──────── Page text

The Company issued a total of 1,428,571 common shares to MTD Products
Inc at closing on November 1, 1999. Of these shares, a maximum of 535,714
shares are contingently returnable to the Company, and of the cash paid, a
maximum of $7,500,000 is contingently returnable to the Company should MTD
Automotive not meet certain agreed upon performance standards. The 535,714
contingently returnable shares have been reflected in the proformas only at par
with an offsetting entry to paid-in-capital. At this time management believes
that it is probable that MTD Automotive will attain its performance standard and
accordingly, for purposes of the proforma financial statements, has not
reflected the contingent returnable cash as an asset. When the purchase price
contingency is resolved, the additional purchase price will be allocated to
either negative goodwill or fixed assets which will depend, in part, on the
market value of the Company's stock at that time. Accordingly, since the 535,714
common shares were not considered issued in the pro forma balance sheet, the
Company has reduced fixed assets to zero and has recorded $6.9 million of
negative goodwill. Should MTD Automotive attain its performance standard and
assuming a common stock price of $10.625 at January 13, 2000, the negative
goodwill would be adjusted to $1.4 million.

────────────────
──────── Listing

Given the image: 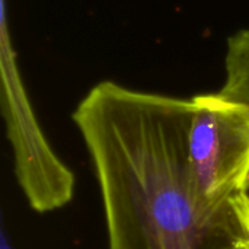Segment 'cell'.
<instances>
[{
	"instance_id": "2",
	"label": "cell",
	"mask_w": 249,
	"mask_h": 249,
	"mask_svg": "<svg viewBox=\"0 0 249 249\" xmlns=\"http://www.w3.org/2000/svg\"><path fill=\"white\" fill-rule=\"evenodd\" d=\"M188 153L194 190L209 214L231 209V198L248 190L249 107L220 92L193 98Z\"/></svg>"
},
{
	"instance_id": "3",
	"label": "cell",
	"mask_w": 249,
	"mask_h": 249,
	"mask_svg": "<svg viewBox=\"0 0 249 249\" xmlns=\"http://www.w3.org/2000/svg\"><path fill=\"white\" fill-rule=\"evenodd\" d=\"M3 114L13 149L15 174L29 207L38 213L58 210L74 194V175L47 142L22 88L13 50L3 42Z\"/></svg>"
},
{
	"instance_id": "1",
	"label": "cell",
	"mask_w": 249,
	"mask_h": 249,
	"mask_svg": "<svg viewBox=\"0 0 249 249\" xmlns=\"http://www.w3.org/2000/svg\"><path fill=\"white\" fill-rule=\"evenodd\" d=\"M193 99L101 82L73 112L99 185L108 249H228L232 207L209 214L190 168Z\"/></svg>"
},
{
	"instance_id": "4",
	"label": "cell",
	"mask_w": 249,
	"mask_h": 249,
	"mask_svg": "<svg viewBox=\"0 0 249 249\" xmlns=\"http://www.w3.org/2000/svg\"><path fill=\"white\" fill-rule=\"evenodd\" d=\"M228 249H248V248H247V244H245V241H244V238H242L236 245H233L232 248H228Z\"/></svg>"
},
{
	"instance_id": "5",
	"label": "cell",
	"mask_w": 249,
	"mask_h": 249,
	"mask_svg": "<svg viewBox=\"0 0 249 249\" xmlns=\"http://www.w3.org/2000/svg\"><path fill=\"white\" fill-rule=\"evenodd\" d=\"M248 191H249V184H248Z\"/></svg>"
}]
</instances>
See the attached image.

────────────────

Continue the note on the shares issued to MTD Products Inc from its final sentence.

> _Result of the exercise_:
(c) Exhibits.
2.1 Closing Agreement, dated as of October 31, 1999, by and among Shiloh
Industries, Inc., Shiloh Automotive, Inc. and MTD Products Inc
(incorporated herein by reference to Exhibit 2.1 to the Registrant's
Form 8-K filed with the Commission on November 15, 1999).
99.1 Press Release, dated November 1, 1999 (incorporated herein by reference
to Exhibit 2.1 to the Registrant's Form 8-K filed with the Commission
on November 15, 1999).
<PAGE> 14
SIGNATURES
Pursuant to the requirements of the Securities Exchange Act of
1934, the registrant has duly caused this report to be signed on its behalf by
the undersigned hereunto duly authorized.
SHILOH INDUSTRIES, INC.
Dated: January 14, 2000
By: /s/ Craig A. Stacy
------------------------------------
Name: Craig A. Stacy
Title: Chief Financial Officer
<PAGE> 15
EXHIBIT INDEX
-------------
Exhibit
No.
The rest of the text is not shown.